Don’t be fooled: Despite its term-paper title, Linda Larsen’s Instrumentality of a Disparate Conscience taps your soul, not your cerebrum.
The Weaverville-based, internationally exhibited artist displays 50 new works in her current show at Zone one contemporary — including monoprints, oils, terra-cotta sculpture and a mesmerizing window installation.
A self-described deconstructionist whose works echo memories of an Italian Catholic upbringing, Larsen allows that her “first response to most situations is emotional, then mental and lastly … spiritual.” But it’s this trinity’s third spoke that vibrates first in Instrumentality. “Crash Landing” recalls, for this viewer, that daunting superstition which decrees that one who “lands” in a falling dream meets death in the real world. But in this bright oil, the dreamer — although crushed at the neck — seems by her expression to be only mildly inconvenienced, as the rest of her body floats unharmed through sky-blue water.

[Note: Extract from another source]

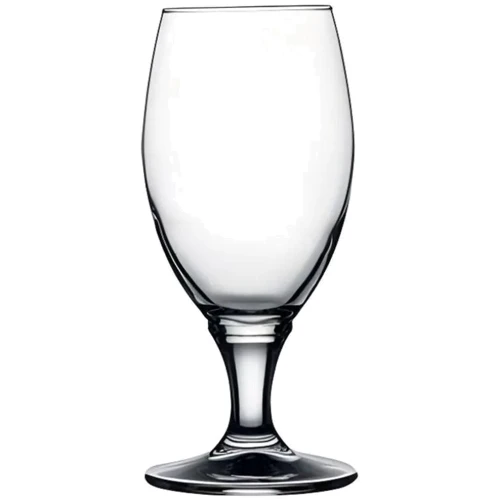 Келих Pasabahce Cheers для пива 390 мл (440032-1)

In the gallery’s front window, Larsen has re-created the living room of her childhood home. Charmingly claustrophobic flowered wallpaper sanctifies one wall; anchoring the space is an old-fashioned cabinet television. Above the TV hangs a portable altar. The top of the set is protected by a doily and a vintage photo of the pope. And issuing from within are black-and-white home movies of Larsen and her sisters, interspersed with scenes from the celebration of the Mass.
The images run 24 hours a day.
Refreshingly, Larsen avoids both kitsch and cynicism in the installation. Noting that most of the household items came from her family, while others were the fruits of helpful friends, she comments: “There is a great deal of affection [there]. There wasn’t always, however; as the work came about, I became more affectionate toward it.”

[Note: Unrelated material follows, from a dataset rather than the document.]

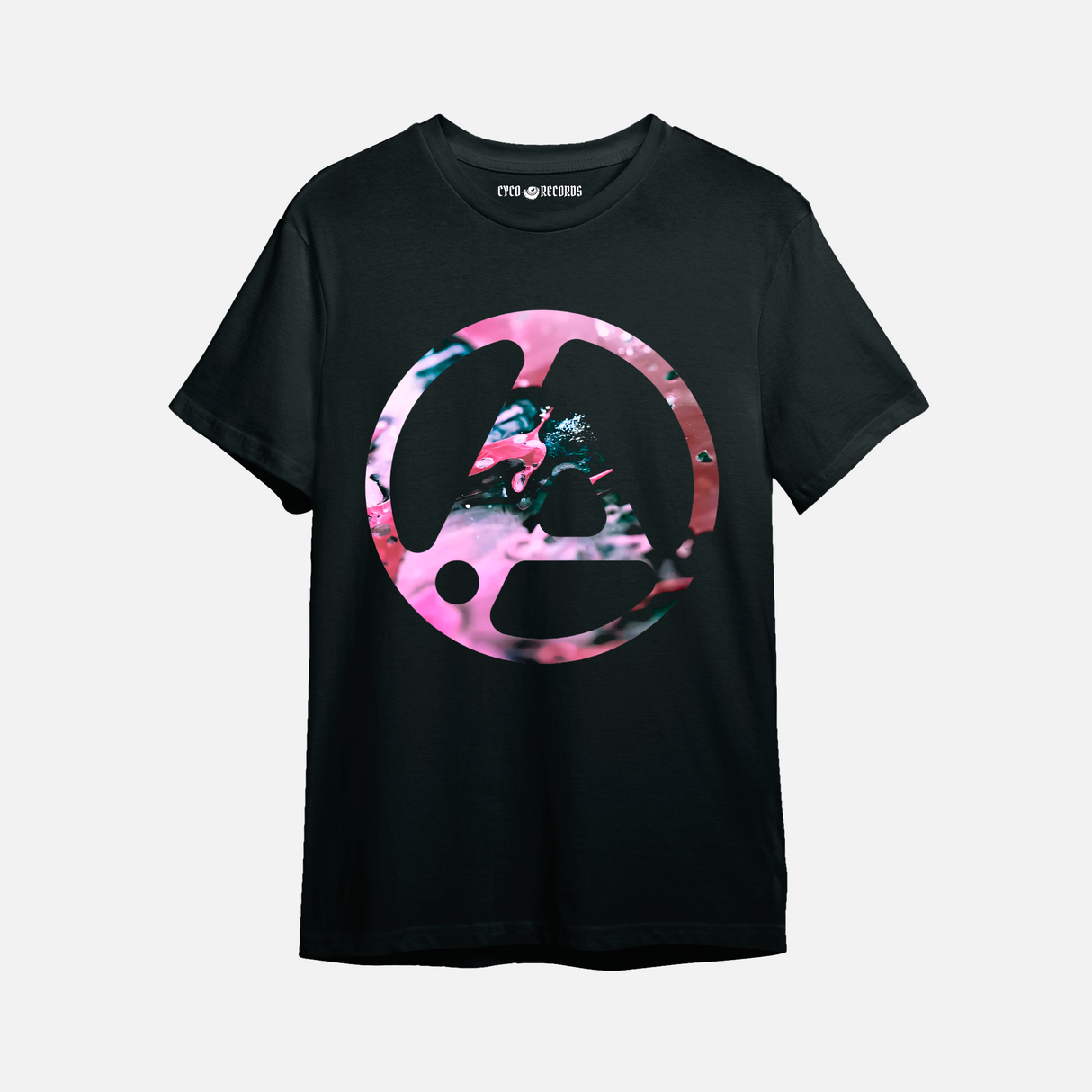 Linkin Park - Official From Zero 2024 - Polera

Fittingly, most of the exhibited monoprints (which start out as images etched with acid into zinc or copper plates) are long, narrow and altarlike, reflecting the exhibit’s title by means of fractured or doubled imagery. “Stealing Beauty” is a penetrating example. Here, two girls in almost-identical green dresses stand side by side, arms folded in a similar fashion. But where one looks abashed, the other’s stance is jubilant.
Another affecting pair is the subject of two blood-colored monoprints, “Love is a Tough Game to Play (1 & 2).” These languid, long-jointed lovers stand face to face, but they are far from static. Emotion brews in their facial expressions and in the slope of their bodies, which connect at the pelvis, and — even more intimately — at the feet.
Even the simple portrait “Considering My Masculinity” has a hint of duality about it. The subject, a weathered bull of a man, sits on a box. His long, strong legs, flung wide and firmly planted, dominate the composition. They seem to stand for two options — neither of them comfortable. His pensive face seconds the dilemma.
In some prints, Larsen divides her canvas lengthwise, leaving a crack of white space down the middle. The unlucky figure in “Facing the Music” is dissected right through the heart; her two halves struggle against a hell-red background. But in the fey “Looking Outside,” the canvas is split horizontally, its top half larger. This tiny work, which features a boy with a yellow Mohawk, is as joyous in its way as the nearby “Soaring Over Purgatory” — a work that inevitably begs to define the whole exhibit.
But such a distinction would probably not sit well with Larsen, who’s as reluctant to anchor her figures in a concrete time and space as she is to explain her own motives. About her decision to split certain canvases, she notes, “I wouldn’t say there was an intention to [do it that way] any more than when you go to pick a certain medium [over another one]. The decision is not always a conscious one [but an] intuitive one; it just seems to fit what I am wanting to express.”
“Self-portrait” is merely a large pencil sketch of Larsen’s hand. The hand’s vulnerable pose renders the image surprisingly childlike — but the opposite is true of “Portrait,” a large monoprint of Larsen’s young son. Further enriching this richly colored work is its subject’s cutting pout — an expression as old as the Mona Lisa’s half-smile, any day.